[Top][All Lists]
[Date Prev][Date Next][Thread Prev][Thread Next][Date Index][Thread Index]
Re: cut -b on huge files
From: |
Bob Proulx |
Subject: |
Re: cut -b on huge files |
Date: |
Wed, 8 Oct 2008 14:09:34 -0600 |
User-agent: |
Mutt/1.5.13 (2006-08-11) |
Klein, Roger wrote:
> I am using cut in an awkward situation: I got huge files that for any
> reason show larger file sizes than they actually have.
Those files are probably sparse files. Sparse files can be created by
using lseek(2) to seek to a different part of the file and writing
data. The result is a file with data at different locations but with
a gap between them.

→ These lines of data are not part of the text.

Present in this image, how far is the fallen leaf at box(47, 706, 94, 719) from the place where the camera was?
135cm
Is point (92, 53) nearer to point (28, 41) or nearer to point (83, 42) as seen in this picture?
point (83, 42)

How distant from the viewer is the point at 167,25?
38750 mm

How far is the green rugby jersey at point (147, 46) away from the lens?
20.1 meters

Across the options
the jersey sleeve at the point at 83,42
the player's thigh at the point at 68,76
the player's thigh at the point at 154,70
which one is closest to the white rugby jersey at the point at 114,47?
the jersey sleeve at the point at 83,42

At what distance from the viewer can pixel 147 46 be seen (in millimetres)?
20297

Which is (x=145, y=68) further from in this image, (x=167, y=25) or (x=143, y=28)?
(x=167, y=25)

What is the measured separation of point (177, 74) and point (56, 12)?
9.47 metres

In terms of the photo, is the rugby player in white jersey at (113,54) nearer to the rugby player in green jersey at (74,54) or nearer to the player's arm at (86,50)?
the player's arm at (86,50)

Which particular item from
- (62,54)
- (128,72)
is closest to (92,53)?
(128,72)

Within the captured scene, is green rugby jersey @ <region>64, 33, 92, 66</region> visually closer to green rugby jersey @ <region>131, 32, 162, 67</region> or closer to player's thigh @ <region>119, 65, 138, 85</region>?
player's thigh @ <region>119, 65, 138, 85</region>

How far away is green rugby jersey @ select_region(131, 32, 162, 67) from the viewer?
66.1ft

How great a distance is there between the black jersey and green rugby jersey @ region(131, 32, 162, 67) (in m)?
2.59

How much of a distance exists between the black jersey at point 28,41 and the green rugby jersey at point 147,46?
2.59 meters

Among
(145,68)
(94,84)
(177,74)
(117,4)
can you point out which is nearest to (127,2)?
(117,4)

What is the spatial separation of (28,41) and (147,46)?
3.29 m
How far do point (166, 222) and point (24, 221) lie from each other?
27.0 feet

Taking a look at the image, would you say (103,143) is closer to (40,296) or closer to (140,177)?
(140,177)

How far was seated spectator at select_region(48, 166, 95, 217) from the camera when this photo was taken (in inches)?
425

When this is stored the filesystem can take
advantage of this by storing the gap in the file so that the file
consumes fewer disk blocks than if the gap were written too.
For example you can use dd to create a sparse file:
dd bs=1 seek=1G if=/dev/null of=big
That will have an apparent size of 1G but will actually consume almost
no actual disk space.
> 'du' reports the correct sizes b.t.w.:
> # du -k boot_image.clone2fs
> 56740 boot_image.clone2fs
'du' reports the disk usage of the file. This value may be smaller
than the size of the file.
Try using the --apparent-size option.
du -k --apparent-size boot_image.clone2fs
> Now I found a hint on the Web
> (http://www.programmersheaven.com/mb/linux/187697/245244/re-how-to-change-filesize-in-linux/?S=B20000)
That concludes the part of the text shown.